Pope Benedict XVI ordered the "Apostolic Visitation" of Ireland's seminaries, religious orders and four main archdioceses in 2010 after a string of Irish government commissions detailed the extent of child sexual abuse in Catholic institutions and exposed a cover-up by several senior churchmen.

The team of church investigators included New York Cardinal Timothy Dolan, who was tasked with inspecting Ireland's seminaries, and Boston Cardinal Sean O'Malley.

A seven-page summary of the investigation's final report was released by the Vatican on Tuesday, and said investigators identified past "shortcomings" that led to an "inadequate understanding of and reaction to" child abuse, "not least on the part of various bishops and religious superiors."

But the investigators also stressed that the child protection initiatives undertaken since the 1990s were "judged to be excellent."

The Vatican team praised the "attention and care" that the Irish church has shown to the victims, "both in terms of spiritual and psychological assistance and also from a legal and financial standpoint."

Irish church leaders assured the investigators that "all newly discovered cases of abuse" are "promptly" reported both to civil authorities and the Congregation for the Doctrine of the Faith, the Vatican department responsible for prosecuting abusive priests.

The report said the Vatican is considering a restructuring of Ireland's 26 dioceses, and said the scandal was no justification for widespread "dissent" from church doctrine among Irish priests and lay people.

While Ireland's top prelate, Cardinal Sean Brady, welcomed the report and its findings, the Irish branch of the victims' advocacy group SNAP slammed the report as a "tired, ineffective re-hash of the promises made by U.S. bishops a decade ago."

Revelations of the abuse scandals deeply shook Irish society, and led to a diplomatic dispute between Dublin and the Holy See.
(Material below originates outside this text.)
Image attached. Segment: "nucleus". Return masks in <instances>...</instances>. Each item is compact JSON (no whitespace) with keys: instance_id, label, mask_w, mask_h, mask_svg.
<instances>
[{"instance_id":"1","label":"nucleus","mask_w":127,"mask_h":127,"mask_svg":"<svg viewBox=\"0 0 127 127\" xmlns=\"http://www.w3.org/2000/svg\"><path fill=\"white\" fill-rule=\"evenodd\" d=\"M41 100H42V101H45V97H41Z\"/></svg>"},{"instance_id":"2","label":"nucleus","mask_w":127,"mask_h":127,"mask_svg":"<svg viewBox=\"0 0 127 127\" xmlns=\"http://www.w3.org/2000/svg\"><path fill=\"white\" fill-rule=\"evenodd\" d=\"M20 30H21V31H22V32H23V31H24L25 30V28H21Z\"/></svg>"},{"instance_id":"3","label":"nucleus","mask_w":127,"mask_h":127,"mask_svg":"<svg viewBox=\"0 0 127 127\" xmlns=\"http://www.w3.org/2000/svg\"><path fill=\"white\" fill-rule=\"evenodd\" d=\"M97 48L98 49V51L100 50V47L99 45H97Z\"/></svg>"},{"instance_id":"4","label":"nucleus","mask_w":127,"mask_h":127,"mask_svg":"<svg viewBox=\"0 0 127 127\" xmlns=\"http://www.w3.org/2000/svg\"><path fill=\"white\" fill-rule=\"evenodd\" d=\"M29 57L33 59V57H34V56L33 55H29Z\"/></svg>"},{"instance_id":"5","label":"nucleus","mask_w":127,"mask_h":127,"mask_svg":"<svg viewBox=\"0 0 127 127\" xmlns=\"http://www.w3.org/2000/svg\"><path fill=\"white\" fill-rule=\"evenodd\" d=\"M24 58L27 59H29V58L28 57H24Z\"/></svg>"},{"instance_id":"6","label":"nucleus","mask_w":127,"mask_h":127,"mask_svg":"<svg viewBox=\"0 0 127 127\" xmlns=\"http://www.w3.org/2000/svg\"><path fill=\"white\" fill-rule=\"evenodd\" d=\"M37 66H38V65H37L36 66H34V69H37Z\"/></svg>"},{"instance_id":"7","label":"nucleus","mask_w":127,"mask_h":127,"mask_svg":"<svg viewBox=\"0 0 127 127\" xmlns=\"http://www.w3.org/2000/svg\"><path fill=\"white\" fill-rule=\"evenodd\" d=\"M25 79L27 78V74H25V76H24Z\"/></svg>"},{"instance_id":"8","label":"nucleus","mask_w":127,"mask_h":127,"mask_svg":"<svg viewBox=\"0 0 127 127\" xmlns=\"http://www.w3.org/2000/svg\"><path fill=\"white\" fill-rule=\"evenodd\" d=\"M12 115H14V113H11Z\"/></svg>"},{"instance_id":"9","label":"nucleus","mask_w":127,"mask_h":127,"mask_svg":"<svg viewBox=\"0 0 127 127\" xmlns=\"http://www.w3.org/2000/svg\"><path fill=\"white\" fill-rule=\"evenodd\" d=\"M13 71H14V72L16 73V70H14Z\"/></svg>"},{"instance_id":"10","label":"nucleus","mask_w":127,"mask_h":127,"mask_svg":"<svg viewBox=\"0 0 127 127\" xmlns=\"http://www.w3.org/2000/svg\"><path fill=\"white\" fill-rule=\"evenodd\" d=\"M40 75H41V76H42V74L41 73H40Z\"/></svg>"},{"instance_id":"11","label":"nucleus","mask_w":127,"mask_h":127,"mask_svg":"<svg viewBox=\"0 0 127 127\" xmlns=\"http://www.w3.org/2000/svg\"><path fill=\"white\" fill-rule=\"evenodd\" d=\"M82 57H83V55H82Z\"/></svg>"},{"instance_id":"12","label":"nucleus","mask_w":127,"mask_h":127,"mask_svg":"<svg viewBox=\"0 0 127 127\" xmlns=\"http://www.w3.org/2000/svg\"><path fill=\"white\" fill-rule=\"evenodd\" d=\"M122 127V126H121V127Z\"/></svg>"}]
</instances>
Three bishops were forced to resign.

A report issued last year by the Irish branch of Amnesty International said the sexual abuse of children by Catholic priests "included acts that amounted to torture and inhuman and degrading treatment."

Last July, Irish Prime Minister Enda Kenny said the abuse scandal exposed the "dysfunction, disconnection, elitism, the narcissism that dominate the culture of the Vatican to this day."

Kenny also said Catholic priests should be jailed for failing to report child sex abuse crimes they hear during the sacrament of confession, regardless of the confidentiality imposed by church law.

The Holy See temporarily recalled its ambassador in protest. Since then, Ireland has closed its embassy to the Vatican, officially explained as part of a cost-cutting measure.